F. We carry out no searches or due diligence in respect of Intellectual Property (in particular but not limited to patent claims, designs, trademarks, trading names, domain names and the like). You are advised to obtain independent advice as to the availability or suitability of the same and We accept no liability therefore. We can recommend suitable advisors for this task.

G. We do not accept liability for any errors in proofs not corrected by You on inspection.

10 TERMINATION

A. Upon termination for any cause You will forfeit any deposit paid.

B. Any issue arising under these Terms should first be reported to the respective senior managers for resolution. If resolution is not possible in regard to a complaint or dispute then the matter should be considered for referral to mediation.

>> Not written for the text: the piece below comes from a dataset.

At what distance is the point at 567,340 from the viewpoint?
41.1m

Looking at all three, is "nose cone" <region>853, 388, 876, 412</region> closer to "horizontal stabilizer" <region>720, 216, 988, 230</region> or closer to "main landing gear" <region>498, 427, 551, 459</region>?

C. Either party may terminate any contract made under these Terms by giving to the other party one month’s written notice of termination, for any cause.

D. Either party may terminate any contract under these Terms without liability to the other if:
E. The other party commits a material breach of these Terms and (if such breach is remediable) fails to remedy that breach within fourteen (14) days of written notice thereof; or
F. An order is made or resolution is passed for the winding up or bankruptcy of the other party or circumstances arise which entitle a court of competent jurisdiction to make a winding up or bankruptcy order of the other party; or
G. An order is made for the appointment of an administrator to manage the affairs, business and property of the other party, or documents are filed with a court of competent jurisdiction for the appointment of an administrator of the other party, or notice of intention to appoint an administrator is given by any person; or
H. A receiver is appointed over any of the other parties assets or undertakings or if any other person takes possession of or sells the other parties assets; or
I. The other party makes arrangement or composition with its creditors or makes an application to a court of competent jurisdiction for the protection of its creditors in any way; or
J. The other party ceases or threatens to cease to trade; or
K. The other party suffers any similar or analogous action in any jurisdiction in consequence of debt; or
L. The other party takes any action or permits any act or omission which as a consequence puts in peril the Intellectual Property rights of the other party.

M. On termination for any reason You will immediately pay to Us any outstanding invoices and interest and in respect of Services supplied but for which no invoice has yet been submitted We may submit an invoice which shall become immediately payable by You. We may supply any Goods or Materials then ready for delivery or which have been ordered non-returnable and payment for such shall become due prior to or on delivery.

N. The accrued rights of the parties at termination and the continuation of any of these Terms stated to survive or implicitly surviving termination shall not be affected thereby.

11 FORCE MAJEURE

A. We shall have no liability to You if We are prevented or delayed from performing the Services or delivering the Materials or Goods or from carrying on Our business by acts, omissions, events or accidents beyond Our reasonable control, including strikes, lock-outs or other industrial disputes (whether involving Our workforce or those of others) failure of a utility service or transport network, act of God, war, riot, civil commotion, malicious damage, terrorism, compliance with any law or governmental order, rule, regulation or direction, accident, breakdown of plant or machinery, fire, flood, storm or default of suppliers or sub-contractors.

12 NOTICES

A. Any notice given under these Terms shall be in writing and sent to the address provided by the other party (or such other address as may be notified to the other party from time to time).

B. Delivery of notices shall be made in person or by first class prepaid post.

C. A notice is deemed to be received if delivered personally at the time of delivery, if delivered by post two (2) days from the date of posting.

D. To prove service it is sufficient to prove that the notice was handed to any adult at the address given or in the case of post that the envelope containing the notice was properly posted and addressed.